#### HOW TO COMPLETE THIS TASK
Retype the listing below exactly, pictures removed.

#### GIVEN INFORMATION
━━━━━━━━━━━━━━━━━━━━━━━━━━━━━━
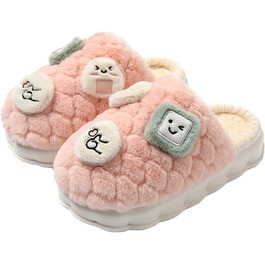 Жіночі та чоловічі домашні тапочки зимові, плюшеві, теплі, з піни, з антиковзким покриттям, рожеві, 42/43 EU, широкі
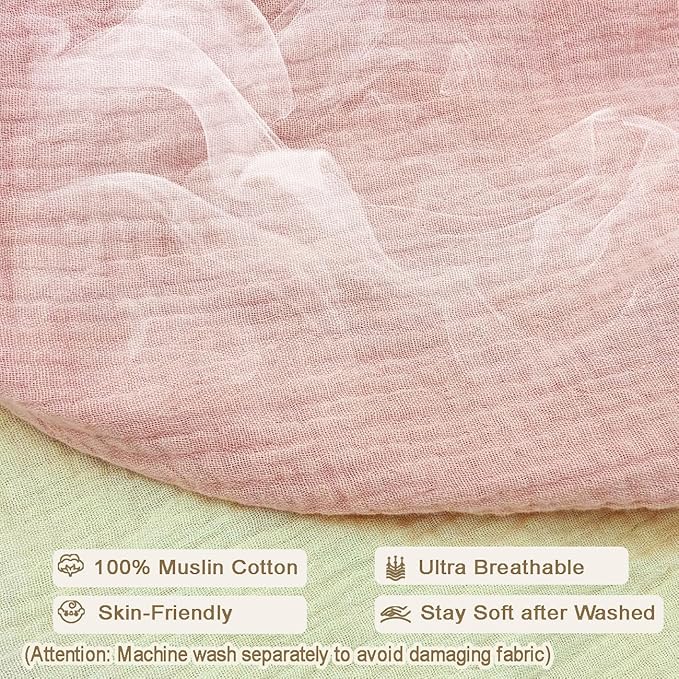 Nursing Pillow Cover - 2-Pack Muslin Cotton Removable Covers for Breastfeeding Pillows, Ultra-Soft Baby Feeding Pillowcase for Newborns, Fits 22.5"x18" Pillows (Pink & Cream)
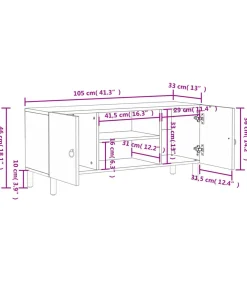 Tv-meubel 105x33x46cm massief mangohout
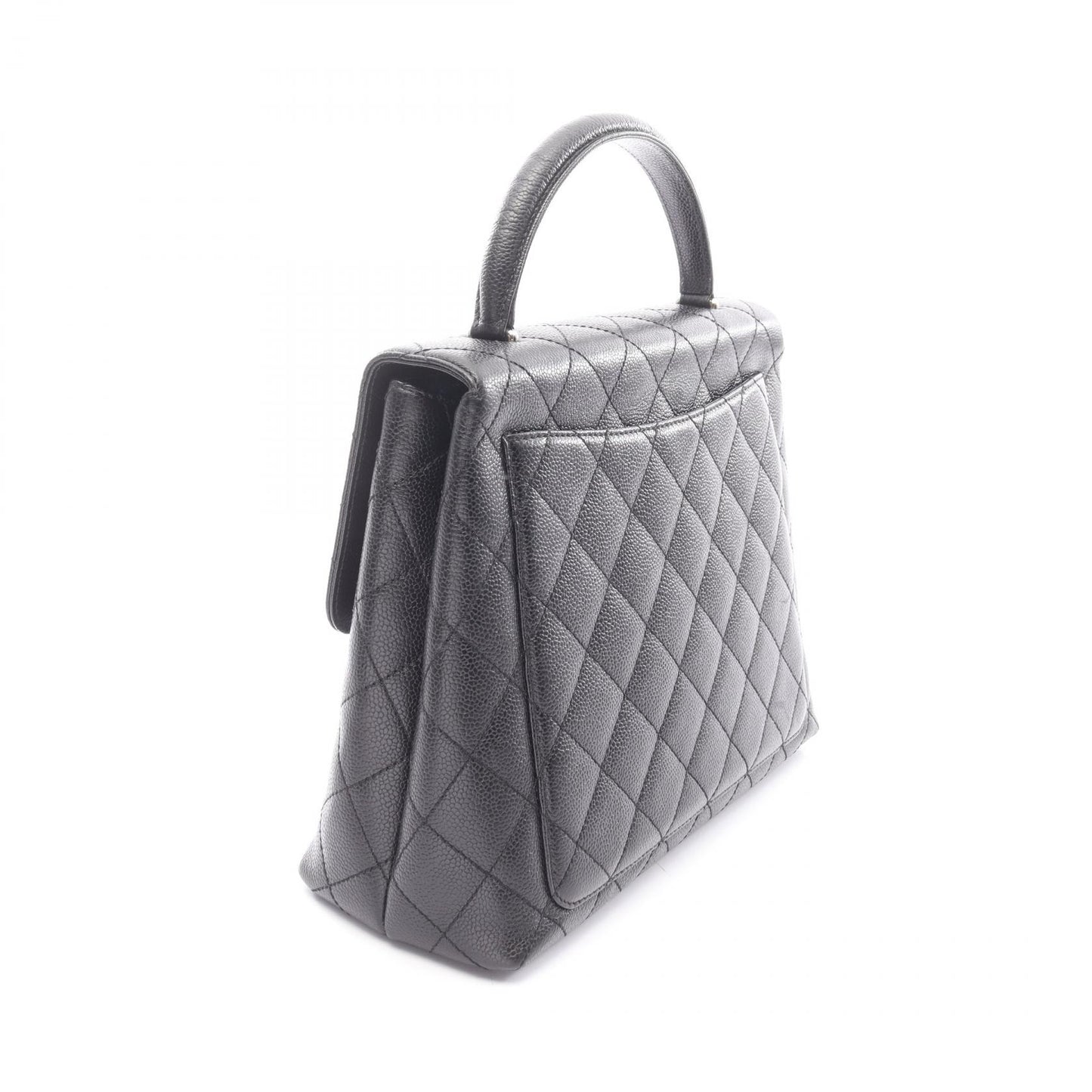 マトラッセ トップハンドル ハンドバッグ キャビアスキン ブラック シルバー金具 シャネル バッグ CHANEL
━━━━━━━━━━━━━━━━━━━━━━━━━━━━━━
#### SOLUTION
 Жіночі та чоловічі домашні тапочки зимові, плюшеві, теплі, з піни, з антиковзким покриттям, рожеві, 42/43 EU, широкі
 Nursing Pillow Cover - 2-Pack Muslin Cotton Removable Covers for Breastfeeding Pillows, Ultra-Soft Baby Feeding Pillowcase for Newborns, Fits 22.5"x18" Pillows (Pink & Cream)
 Tv-meubel 105x33x46cm massief mangohout
 マトラッセ トップハンドル ハンドバッグ キャビアスキン ブラック シルバー金具 シャネル バッグ CHANEL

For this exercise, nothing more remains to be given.